*Your objective*.
All of the entries below should be printed exactly; the pictures are to be left out.

*Input records*.
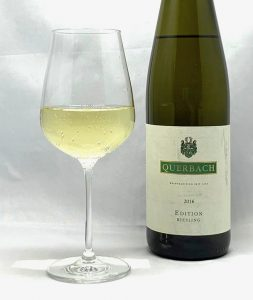 Querbach Edition Riesling 2016 mit Glass
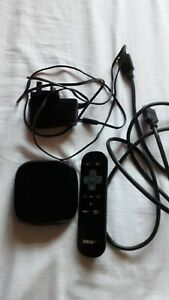 NOW TV HD Smart TV Box Digital Media Streamer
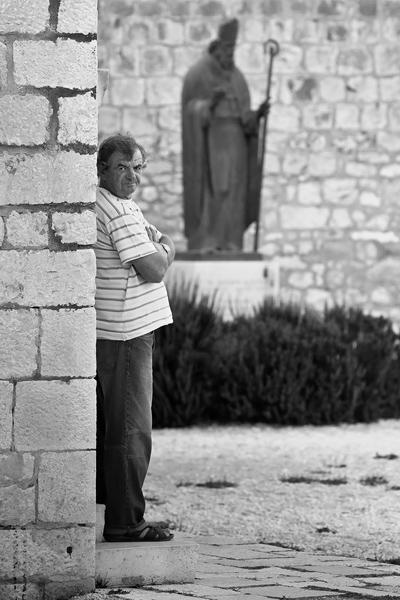 Guarding St.Dominic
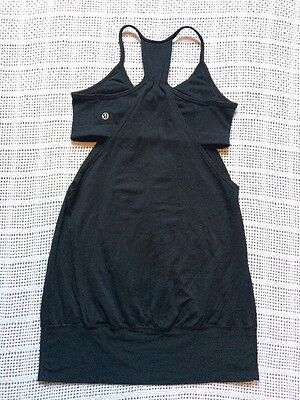 LULULEMON Women's Tank Top No Limit Size 4 In Excellent Condition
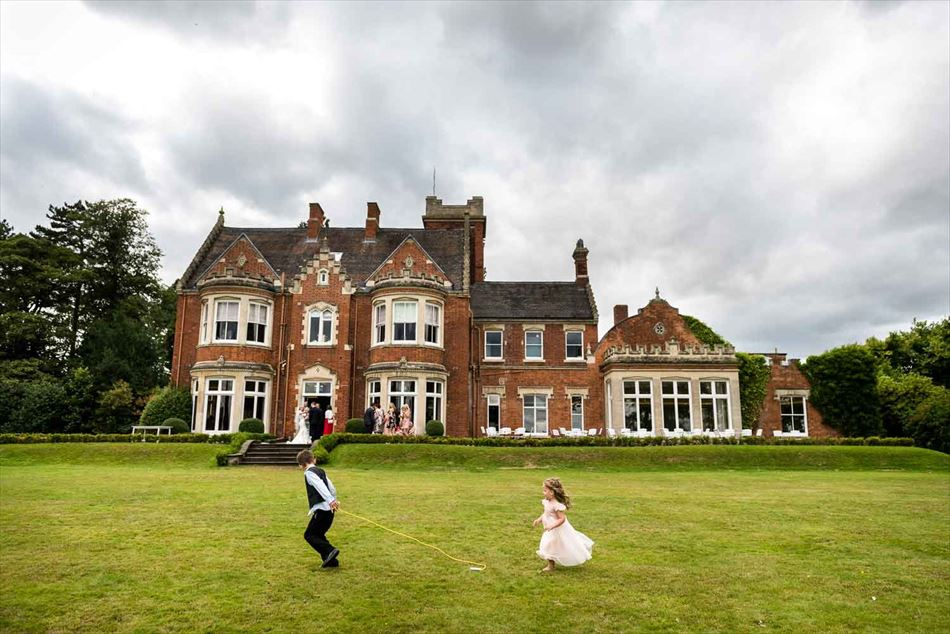 Pendrell Hall Exclusive Country House Wedding Venue With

*Solution to this exercise*.
 Querbach Edition Riesling 2016 mit Glass
 NOW TV HD Smart TV Box Digital Media Streamer
 Guarding St.Dominic
 LULULEMON Women's Tank Top No Limit Size 4 In Excellent Condition
 Pendrell Hall Exclusive Country House Wedding Venue With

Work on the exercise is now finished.